Records
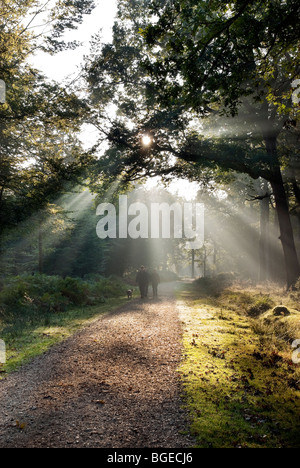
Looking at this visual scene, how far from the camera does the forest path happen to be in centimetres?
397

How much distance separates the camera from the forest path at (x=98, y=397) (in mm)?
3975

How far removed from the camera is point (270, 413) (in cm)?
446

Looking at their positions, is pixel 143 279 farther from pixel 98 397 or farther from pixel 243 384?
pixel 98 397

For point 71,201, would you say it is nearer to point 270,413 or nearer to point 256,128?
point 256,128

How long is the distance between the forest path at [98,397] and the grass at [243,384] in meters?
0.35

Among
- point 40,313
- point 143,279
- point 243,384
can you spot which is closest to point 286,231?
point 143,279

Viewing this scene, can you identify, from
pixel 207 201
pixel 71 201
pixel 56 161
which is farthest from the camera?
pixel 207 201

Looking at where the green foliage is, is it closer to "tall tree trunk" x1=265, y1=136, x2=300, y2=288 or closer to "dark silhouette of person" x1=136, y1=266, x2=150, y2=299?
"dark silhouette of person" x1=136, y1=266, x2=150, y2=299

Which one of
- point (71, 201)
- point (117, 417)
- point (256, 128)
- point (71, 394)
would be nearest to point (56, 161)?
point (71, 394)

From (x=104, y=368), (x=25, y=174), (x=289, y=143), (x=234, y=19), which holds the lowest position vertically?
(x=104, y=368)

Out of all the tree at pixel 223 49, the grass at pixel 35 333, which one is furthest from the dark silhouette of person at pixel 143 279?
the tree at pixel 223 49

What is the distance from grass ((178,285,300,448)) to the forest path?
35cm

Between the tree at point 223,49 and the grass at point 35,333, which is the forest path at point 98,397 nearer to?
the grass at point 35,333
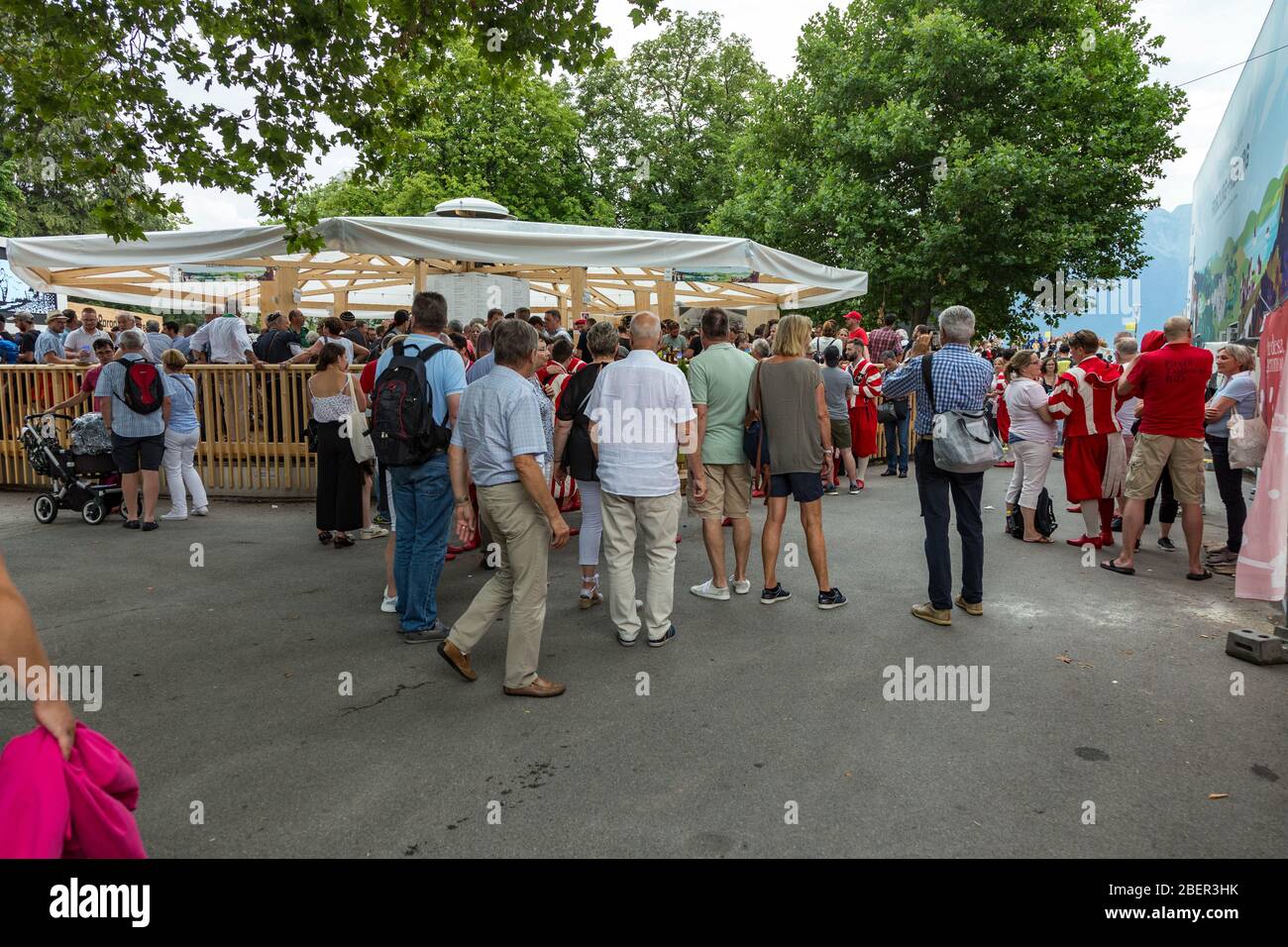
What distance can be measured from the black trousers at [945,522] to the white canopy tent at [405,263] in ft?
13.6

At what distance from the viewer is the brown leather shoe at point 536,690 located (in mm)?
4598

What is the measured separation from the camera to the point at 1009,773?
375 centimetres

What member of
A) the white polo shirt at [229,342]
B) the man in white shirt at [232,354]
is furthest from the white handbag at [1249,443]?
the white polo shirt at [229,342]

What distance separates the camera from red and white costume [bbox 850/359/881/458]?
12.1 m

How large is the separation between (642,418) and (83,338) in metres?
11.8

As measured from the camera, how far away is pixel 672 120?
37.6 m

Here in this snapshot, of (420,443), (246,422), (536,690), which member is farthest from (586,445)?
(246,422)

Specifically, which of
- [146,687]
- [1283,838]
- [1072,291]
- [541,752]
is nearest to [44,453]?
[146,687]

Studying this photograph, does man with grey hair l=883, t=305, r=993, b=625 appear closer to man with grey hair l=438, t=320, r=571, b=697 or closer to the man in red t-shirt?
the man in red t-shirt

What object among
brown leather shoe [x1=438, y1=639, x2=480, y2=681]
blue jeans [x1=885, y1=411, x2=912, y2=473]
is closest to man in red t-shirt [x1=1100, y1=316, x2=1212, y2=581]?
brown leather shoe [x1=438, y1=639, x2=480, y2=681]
--
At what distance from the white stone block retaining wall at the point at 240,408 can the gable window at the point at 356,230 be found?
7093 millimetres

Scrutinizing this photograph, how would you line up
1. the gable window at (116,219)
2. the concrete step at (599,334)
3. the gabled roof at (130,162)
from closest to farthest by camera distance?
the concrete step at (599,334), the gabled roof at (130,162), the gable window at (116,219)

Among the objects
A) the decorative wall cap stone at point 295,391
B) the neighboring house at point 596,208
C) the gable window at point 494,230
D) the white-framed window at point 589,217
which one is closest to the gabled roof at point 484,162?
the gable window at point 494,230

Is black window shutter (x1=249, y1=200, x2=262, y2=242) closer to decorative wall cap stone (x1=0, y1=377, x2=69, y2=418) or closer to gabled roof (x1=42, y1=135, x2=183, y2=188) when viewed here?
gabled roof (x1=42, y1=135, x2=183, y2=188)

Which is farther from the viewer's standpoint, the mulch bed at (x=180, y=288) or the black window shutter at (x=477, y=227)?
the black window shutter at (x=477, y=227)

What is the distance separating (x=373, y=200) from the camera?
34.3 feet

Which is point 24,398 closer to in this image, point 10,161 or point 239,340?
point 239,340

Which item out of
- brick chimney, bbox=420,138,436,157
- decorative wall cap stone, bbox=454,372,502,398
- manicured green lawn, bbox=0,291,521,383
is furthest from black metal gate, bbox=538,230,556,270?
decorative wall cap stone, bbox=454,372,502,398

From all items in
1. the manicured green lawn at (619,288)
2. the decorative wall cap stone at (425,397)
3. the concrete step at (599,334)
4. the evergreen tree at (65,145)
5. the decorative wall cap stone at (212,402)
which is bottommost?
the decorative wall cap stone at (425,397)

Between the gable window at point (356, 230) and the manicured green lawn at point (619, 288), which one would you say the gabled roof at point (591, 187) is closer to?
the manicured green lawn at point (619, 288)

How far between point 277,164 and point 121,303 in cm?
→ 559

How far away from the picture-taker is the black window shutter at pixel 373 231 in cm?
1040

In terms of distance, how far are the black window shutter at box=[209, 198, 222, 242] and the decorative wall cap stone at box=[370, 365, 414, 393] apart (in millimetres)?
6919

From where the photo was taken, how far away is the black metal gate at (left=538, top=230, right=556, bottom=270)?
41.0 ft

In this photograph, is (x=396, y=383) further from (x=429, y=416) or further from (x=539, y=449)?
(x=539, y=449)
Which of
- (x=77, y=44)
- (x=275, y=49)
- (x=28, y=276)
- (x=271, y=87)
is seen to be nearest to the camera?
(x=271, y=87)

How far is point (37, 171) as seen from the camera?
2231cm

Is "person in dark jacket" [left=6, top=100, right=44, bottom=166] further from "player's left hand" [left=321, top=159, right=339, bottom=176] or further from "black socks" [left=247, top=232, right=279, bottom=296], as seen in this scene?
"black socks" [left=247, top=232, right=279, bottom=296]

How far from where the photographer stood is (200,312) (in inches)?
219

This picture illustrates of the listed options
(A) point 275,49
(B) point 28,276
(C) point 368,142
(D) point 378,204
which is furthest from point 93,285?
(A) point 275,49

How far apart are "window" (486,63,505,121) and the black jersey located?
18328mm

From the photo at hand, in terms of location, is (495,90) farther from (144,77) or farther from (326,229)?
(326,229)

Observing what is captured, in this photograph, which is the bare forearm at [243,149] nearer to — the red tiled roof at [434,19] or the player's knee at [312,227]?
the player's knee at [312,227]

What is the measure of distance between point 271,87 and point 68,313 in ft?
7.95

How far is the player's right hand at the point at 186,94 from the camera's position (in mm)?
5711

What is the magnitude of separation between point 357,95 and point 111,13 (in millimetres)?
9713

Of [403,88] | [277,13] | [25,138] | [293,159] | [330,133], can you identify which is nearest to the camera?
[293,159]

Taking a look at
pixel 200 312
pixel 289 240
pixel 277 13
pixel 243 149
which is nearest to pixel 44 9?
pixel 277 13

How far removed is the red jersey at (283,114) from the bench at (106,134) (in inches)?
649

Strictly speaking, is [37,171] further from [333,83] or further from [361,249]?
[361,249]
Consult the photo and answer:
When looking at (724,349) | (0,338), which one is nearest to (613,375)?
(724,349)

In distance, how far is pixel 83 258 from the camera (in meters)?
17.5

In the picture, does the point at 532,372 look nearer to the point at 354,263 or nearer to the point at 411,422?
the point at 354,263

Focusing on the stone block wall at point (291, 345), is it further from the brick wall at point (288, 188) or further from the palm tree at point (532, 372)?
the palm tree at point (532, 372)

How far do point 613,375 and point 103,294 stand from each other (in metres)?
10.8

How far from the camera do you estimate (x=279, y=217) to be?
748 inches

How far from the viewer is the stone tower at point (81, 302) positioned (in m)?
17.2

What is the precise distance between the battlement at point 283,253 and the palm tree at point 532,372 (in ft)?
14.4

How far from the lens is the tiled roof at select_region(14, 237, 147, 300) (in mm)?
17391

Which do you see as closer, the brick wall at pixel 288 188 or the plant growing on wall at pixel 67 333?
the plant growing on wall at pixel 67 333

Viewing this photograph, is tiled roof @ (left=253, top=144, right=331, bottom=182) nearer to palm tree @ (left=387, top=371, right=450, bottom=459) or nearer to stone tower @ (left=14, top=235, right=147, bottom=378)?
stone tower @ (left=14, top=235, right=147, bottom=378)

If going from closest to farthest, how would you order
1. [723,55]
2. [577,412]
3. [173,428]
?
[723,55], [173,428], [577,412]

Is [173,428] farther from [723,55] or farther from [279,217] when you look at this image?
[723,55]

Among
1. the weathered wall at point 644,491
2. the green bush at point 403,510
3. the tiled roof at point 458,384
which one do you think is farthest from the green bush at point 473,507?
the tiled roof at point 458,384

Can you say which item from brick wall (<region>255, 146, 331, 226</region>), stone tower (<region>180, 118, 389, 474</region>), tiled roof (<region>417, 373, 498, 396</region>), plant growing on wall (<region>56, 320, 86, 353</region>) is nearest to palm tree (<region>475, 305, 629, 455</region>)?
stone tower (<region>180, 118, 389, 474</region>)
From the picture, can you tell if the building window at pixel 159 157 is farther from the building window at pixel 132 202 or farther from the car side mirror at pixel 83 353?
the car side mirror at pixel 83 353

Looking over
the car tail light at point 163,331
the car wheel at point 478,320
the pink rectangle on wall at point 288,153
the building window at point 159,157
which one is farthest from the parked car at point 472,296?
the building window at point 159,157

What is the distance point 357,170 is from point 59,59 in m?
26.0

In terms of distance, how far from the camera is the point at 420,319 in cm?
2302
---
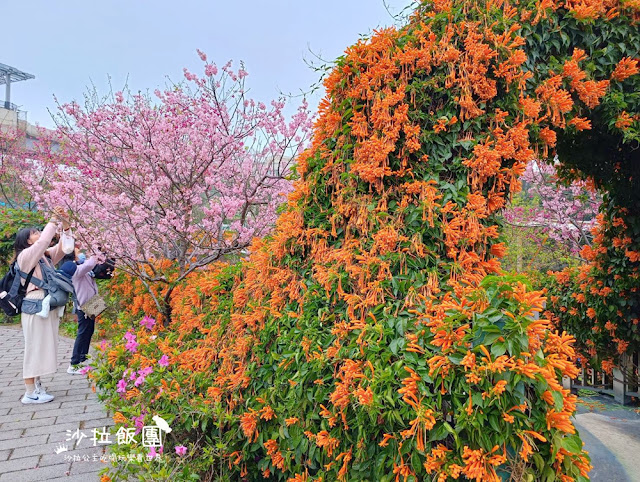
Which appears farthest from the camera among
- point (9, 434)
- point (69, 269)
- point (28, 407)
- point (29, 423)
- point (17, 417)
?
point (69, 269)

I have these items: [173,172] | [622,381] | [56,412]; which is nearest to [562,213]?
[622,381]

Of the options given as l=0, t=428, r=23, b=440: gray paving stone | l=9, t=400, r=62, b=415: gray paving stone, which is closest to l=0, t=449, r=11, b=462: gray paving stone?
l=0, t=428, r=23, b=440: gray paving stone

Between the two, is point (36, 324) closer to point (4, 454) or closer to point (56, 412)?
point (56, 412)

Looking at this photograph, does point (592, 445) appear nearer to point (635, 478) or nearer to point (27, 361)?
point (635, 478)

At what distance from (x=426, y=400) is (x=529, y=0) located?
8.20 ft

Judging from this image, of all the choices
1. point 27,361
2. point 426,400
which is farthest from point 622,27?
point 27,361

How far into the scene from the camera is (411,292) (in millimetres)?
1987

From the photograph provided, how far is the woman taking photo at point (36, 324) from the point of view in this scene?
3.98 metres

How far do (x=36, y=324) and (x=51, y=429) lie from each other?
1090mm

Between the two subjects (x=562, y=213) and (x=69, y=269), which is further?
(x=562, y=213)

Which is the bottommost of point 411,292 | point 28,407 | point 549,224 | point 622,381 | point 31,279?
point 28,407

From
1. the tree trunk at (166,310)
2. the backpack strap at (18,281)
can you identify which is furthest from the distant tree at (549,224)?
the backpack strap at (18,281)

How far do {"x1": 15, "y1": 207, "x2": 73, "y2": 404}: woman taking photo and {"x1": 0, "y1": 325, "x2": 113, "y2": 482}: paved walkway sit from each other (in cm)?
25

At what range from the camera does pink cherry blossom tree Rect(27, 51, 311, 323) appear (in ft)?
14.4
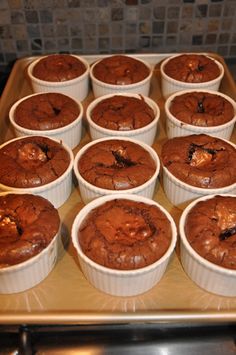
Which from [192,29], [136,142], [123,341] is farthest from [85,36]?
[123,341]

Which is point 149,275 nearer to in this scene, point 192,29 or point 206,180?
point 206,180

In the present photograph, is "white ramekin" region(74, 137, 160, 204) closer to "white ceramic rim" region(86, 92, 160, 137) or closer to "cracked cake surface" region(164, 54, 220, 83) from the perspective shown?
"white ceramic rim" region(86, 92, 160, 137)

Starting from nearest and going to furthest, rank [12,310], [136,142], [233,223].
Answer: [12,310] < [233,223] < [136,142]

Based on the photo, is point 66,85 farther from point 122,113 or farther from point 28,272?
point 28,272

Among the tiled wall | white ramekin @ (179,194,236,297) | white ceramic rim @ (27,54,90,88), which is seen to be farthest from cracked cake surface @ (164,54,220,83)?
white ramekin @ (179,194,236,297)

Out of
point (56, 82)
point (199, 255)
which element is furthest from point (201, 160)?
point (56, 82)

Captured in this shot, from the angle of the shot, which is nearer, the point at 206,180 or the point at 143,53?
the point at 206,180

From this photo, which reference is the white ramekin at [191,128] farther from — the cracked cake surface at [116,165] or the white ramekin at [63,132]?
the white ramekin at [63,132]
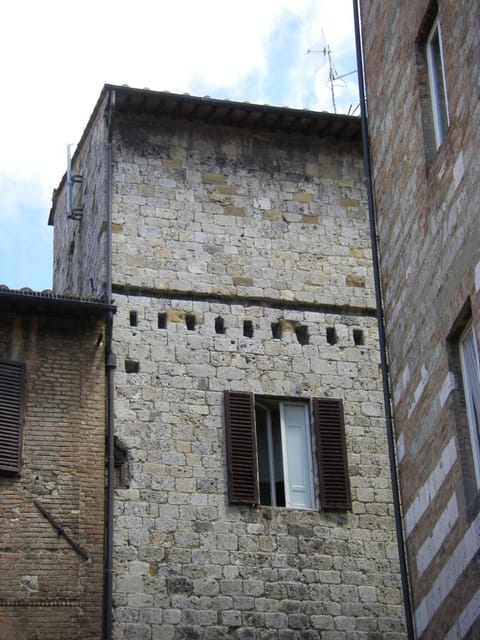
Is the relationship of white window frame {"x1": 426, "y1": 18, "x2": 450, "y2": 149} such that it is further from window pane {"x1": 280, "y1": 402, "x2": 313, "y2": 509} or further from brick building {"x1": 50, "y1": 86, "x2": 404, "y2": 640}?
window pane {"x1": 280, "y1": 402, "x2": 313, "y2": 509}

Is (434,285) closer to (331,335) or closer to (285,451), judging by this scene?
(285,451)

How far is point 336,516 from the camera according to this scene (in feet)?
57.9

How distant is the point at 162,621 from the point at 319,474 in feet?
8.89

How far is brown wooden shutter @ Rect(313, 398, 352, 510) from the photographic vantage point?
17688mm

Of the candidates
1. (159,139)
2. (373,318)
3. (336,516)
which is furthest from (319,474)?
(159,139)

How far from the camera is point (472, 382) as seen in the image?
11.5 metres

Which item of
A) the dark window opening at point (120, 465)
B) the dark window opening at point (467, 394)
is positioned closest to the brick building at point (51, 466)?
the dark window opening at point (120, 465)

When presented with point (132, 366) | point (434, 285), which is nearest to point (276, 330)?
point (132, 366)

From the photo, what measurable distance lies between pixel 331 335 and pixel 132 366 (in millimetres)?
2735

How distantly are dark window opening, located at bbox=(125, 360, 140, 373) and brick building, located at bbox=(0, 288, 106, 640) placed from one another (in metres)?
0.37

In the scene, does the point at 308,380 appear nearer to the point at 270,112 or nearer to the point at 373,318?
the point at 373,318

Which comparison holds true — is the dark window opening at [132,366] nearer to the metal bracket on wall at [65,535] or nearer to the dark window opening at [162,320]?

Goal:
Keep only the lines of the records that contain the word "knee", with case counting, and copy each of them out.

Exercise solution:
Observing what is captured, in this photograph, which is the bare forearm at [243,149] nearer to — the red tiled roof at [434,19] or the player's knee at [312,227]?
the player's knee at [312,227]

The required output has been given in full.